$L^p$-operator algebras associated with oriented graphs (1712.08824v2)

Abstract: For each $1\le p<\infty$ and each countable oriented graph $Q$ we introduce an $L^p$-operator algebra $\mathcal{O}^p(Q)$ which contains the Leavitt path $\mathbb{C}$-algebra $L_Q$ as a dense subalgebra and is universal for those $L^p$-representations of $L_Q$ which are spatial in the sense of N.C. Phillips. For $\mathcal{R}n$ the graph with one vertex and $n$ loops ($2\le n\le \infty$), $\mathcal{O}^p(\mathcal{R}_n)=\mathcal{O}^p_n$, the $L^p$-Cuntz algebra introduced by Phillips. If $p\notin{1,2}$ and $\mathcal{S}(Q)$ is the inverse semigroup generated by $Q$, $\mathcal{O}^p(Q)=F{\operatorname{tight}}^p(\mathcal{S}(Q))$ is the tight semigroup $L^p$-operator algebra introduced by Gardella and Lupini.

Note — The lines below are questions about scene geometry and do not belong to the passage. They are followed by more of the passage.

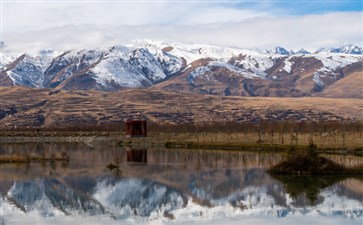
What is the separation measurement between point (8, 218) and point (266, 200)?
1694 centimetres

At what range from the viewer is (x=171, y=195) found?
1795 inches

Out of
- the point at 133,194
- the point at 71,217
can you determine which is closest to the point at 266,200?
the point at 133,194

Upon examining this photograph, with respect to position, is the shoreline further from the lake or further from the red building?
the lake

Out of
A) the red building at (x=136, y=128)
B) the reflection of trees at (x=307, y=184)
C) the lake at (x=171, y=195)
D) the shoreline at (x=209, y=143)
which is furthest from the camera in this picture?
the red building at (x=136, y=128)

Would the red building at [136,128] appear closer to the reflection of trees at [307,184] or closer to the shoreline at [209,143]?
the shoreline at [209,143]

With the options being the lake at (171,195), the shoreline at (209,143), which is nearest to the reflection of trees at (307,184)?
the lake at (171,195)

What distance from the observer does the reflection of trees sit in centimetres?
4409

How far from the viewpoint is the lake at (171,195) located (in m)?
35.2

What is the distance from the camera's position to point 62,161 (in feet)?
240

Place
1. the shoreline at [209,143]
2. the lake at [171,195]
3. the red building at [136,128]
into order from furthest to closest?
the red building at [136,128] < the shoreline at [209,143] < the lake at [171,195]

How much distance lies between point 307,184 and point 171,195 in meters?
11.4

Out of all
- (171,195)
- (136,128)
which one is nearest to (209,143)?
(136,128)

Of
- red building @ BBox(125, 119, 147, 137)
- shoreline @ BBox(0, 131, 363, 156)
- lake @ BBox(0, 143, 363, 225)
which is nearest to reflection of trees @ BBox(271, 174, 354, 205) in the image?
lake @ BBox(0, 143, 363, 225)

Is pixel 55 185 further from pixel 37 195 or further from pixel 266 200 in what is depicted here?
pixel 266 200
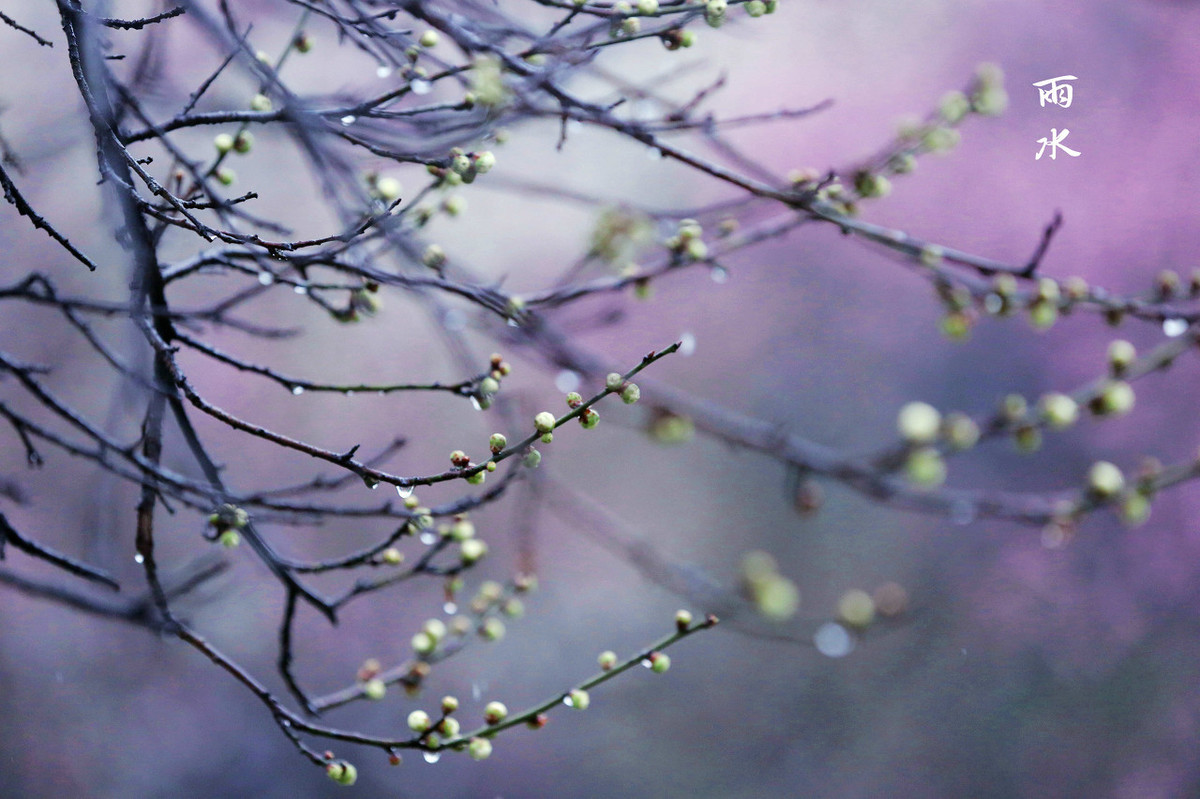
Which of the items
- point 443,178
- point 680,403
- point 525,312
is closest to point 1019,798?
point 680,403

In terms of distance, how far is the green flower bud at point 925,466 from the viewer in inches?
24.8

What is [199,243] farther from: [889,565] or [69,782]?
[889,565]

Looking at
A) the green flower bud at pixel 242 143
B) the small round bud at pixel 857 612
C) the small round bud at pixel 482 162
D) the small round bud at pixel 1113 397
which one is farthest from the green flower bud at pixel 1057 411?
the green flower bud at pixel 242 143

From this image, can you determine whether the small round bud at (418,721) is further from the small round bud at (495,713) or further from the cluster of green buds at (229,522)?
the cluster of green buds at (229,522)

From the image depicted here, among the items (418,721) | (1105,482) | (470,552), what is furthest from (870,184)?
(418,721)

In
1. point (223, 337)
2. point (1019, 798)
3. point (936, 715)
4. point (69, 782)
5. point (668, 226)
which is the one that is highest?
point (668, 226)

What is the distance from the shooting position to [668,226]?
2.90ft

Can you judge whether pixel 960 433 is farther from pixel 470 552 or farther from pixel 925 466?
pixel 470 552

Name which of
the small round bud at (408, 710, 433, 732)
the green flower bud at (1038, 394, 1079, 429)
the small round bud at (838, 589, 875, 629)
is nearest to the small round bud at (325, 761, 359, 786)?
the small round bud at (408, 710, 433, 732)

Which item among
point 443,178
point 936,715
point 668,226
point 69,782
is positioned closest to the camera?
point 443,178

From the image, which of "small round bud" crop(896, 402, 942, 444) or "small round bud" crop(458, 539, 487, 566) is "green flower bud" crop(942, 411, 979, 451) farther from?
"small round bud" crop(458, 539, 487, 566)

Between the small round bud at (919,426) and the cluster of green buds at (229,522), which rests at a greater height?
the cluster of green buds at (229,522)

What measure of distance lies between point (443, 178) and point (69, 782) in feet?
6.12

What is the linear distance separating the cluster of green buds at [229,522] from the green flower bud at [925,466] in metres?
0.49
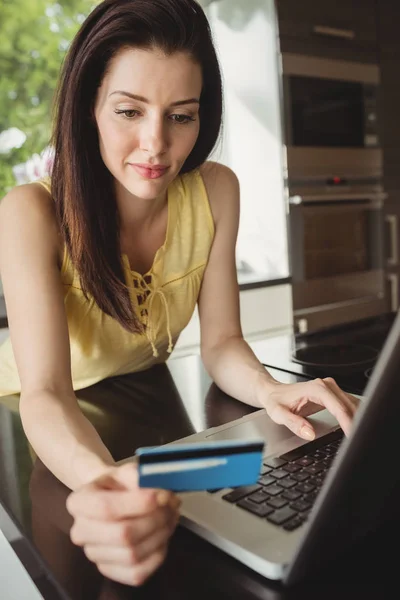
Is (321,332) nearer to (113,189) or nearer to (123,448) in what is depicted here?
(113,189)

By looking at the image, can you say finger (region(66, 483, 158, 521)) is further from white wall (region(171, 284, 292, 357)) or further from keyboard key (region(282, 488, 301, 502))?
white wall (region(171, 284, 292, 357))

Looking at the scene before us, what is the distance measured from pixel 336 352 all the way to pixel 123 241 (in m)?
0.49

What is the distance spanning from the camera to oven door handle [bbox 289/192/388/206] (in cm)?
267

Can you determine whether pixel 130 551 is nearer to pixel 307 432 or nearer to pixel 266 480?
pixel 266 480

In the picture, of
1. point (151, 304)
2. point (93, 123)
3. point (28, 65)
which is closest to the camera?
point (93, 123)

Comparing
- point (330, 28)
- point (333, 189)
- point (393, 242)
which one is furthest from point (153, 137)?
point (393, 242)

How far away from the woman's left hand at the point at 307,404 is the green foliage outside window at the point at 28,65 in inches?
71.1

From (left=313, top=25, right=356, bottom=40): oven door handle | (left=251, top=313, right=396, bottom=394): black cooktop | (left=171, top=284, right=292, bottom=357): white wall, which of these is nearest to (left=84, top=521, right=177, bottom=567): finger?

We prove that $\mathcal{O}^p(Q)$ is simple as an $L^p$-operator algebra if and only if $L_Q$ is simple, and that in this case it is isometrically isomorphic to the closure $\overline{\rho(L_Q)}$ of the image of any nonzero spatial $L^p$-representation $\rho:L_Q\to\mathscr{L}(L^p(X))$. We also show that if $L_Q$ is purely infinite simple and $p\ne p'$, then there is no nonzero continuous homomorphism $\mathcal{O}^p(Q)\to\mathcal{O}^{p'}(Q)$. Our results generalize those obtained by Phillips for $L^p$-Cuntz algebras.